> [CONSEGNA] Scriva il seguito del testo sul perdono nelle testimonianze della Shoah, cominciando subito dopo l'ultima frase riportata.

> [PAGINA]
# # # #
Un giovanissimo soldato russo scende da un carro armato e, piangendo, chiede un bicchiere d’acqua a una donna ucraina. Le donne hanno qualcosa di misterioso nell’anima. Lei adesso non vede davanti a sé un invasore, ma un povero figlio. Così gli dà da bere e qualcosa da mangiare. Poi gli offre il suo cellulare per parlare con la mamma…

Edith Bruck, una delle ultime testimoni della Shoah, ha voluto ricordare questo episodio in una bellissima intervista ad “Avvenire” l’8 marzo ( QUI ). È la grandezza delle donne. La logica amico/nemico non è tutto: c’è qualcosa di più grande nell’anima umana che di colpo la può spazzar via.

NON ODIARE

Infatti Edith Bruck raccomanda “di non coltivare l’odio, la vendetta, di non trasmettere mai questo. Nel ’45 dopo la liberazione” racconta “io e mia sorella Golde, uniche sopravvissute alla Shoah di tutta la nostra numerosa famiglia, riuscimmo a ritornare a casa. Ricordo gli americani e i soldati nazisti ungheresi che scappavano, braccati, si nascondevano… Ricordo cinque di questi soldati che ci implorarono di aiutarli, potevamo denunciarli, io e mia sorella ci guardammo negli occhi, li nascondemmo. Noi abbiamo dato loro rifugio”.

L’intervistatrice chiede: “Per lei che ha visto negli occhi Mengele quale può essere la pace?” Risposta: “La pace ha un suo segreto: non odiare mai nessuno. Se si vuole vivere non si deve mai odiare”.

Sono le stesse parole che l’anziana madre russa, che aveva visto uccidere davanti a sé due figli, disse a don Paolo Pezzi quando le chiese cosa pensava di Stalin: Cosa penso? Guardi che io l’ho perdonato tanti anni fa, perché se non si perdona non si vive più” (ne ho scritto su Libero l’11 marzo QUI  ).

VEDERE DIO

Di recente Lucio Brunelli ha raccontato la storia di Cejka Stojka, una rom austriaca di fede cattolica che da bambina conobbe l’inferno dei lager nazisti ( QUI ). Una donna straordinaria. Il giornalista la incontrò a San Pietro nel giugno 2012 a un’udienza di Benedetto XVI proprio per il popolo nomade.

Alle domande di Brunelli lei mostrò il suo braccio: “Avevo 9 anni, ero una bambina, venni marchiata come uno dei cavalli che mio padre vendeva alle fiere”.
# # # #
> [Voci della raccolta]
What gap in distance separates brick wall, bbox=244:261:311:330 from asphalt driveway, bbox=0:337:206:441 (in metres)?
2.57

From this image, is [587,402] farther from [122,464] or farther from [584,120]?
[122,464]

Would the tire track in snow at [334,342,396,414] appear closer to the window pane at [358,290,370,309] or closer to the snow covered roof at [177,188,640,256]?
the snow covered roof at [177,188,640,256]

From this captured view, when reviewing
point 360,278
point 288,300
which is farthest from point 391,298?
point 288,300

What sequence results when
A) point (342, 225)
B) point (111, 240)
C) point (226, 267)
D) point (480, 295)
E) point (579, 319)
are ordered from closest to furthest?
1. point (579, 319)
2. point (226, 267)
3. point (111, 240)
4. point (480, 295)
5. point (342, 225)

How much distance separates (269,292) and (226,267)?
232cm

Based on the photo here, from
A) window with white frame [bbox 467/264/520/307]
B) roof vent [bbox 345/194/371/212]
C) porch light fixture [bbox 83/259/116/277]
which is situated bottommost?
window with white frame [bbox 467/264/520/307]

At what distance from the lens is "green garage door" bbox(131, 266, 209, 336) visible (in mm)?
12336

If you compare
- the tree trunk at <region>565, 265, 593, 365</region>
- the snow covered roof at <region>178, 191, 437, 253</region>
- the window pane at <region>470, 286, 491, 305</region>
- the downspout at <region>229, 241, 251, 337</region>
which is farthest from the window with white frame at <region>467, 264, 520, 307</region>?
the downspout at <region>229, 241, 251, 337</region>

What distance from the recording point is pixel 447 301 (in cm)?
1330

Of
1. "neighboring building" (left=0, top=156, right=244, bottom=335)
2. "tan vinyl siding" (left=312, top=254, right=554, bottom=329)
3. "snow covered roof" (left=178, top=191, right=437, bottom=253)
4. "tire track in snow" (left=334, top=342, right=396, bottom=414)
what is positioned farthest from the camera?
# # # #
> [RISPOSTA]
Morirono nei lager il padre e decine di parenti. Lei sopravvisse con la mamma e alcune sorelle. Raccontò che “la collina dei morti – una catasta di migliaia di cadaveri – era diventata per lei l’unico riparo dal vento gelido dell’inverno”. Stando lì “rivoltavamo i morti in modo che non giacessero capovolti e con la faccia non guardassero in terra, ma in alto, verso Dio”.

Lei e la mamma a volte dovevano cibarsi di terra, delle foglie e della stoffa dei vestiti dei morti. “Quando arrivarono i soldati britannici” scrive Brunelli “non riuscivano a credere ai loro occhi… uno scenario così neanche all’inferno immaginavano di vederlo. ‘Molti piangevano e noi – racconta Cejka – li dovevamo consolare’”.

Alcuni di loro pensarono di dare la possibilità ai superstiti di vendicarsi sui carnefici. Uno di loro aveva quasi spezzato una mano alla mamma di Cejka, ma quando glielo portarono per colpirlo la bimba disse: “ ‘Non ci riesco. Mi dispiace. Non ci riesco’… Ho visto quel soldato tedesco davanti a me. Era giovane. Aveva forse 28 o 30 anni, ed era assolutamente stupito che non lo colpissi. Posso solo immaginare che in quel momento abbia visto Domineddio”.

Quella bimba poteva fargli sparare dal soldato inglese, ma non lo fece: “può suonare strano ma io ho provato compassione anche per i nazisti. Erano esseri umani pure loro”.

Se n’erano dimenticati. La compassione di Cejka glielo fece capire. C’è da piangere a da riflettere.

 

Antonio Socci

 

Da “Libero”, 18 marzo 2022

(Nell’immagine: il braccio di Cejka Stojka con il “marchio” del lager)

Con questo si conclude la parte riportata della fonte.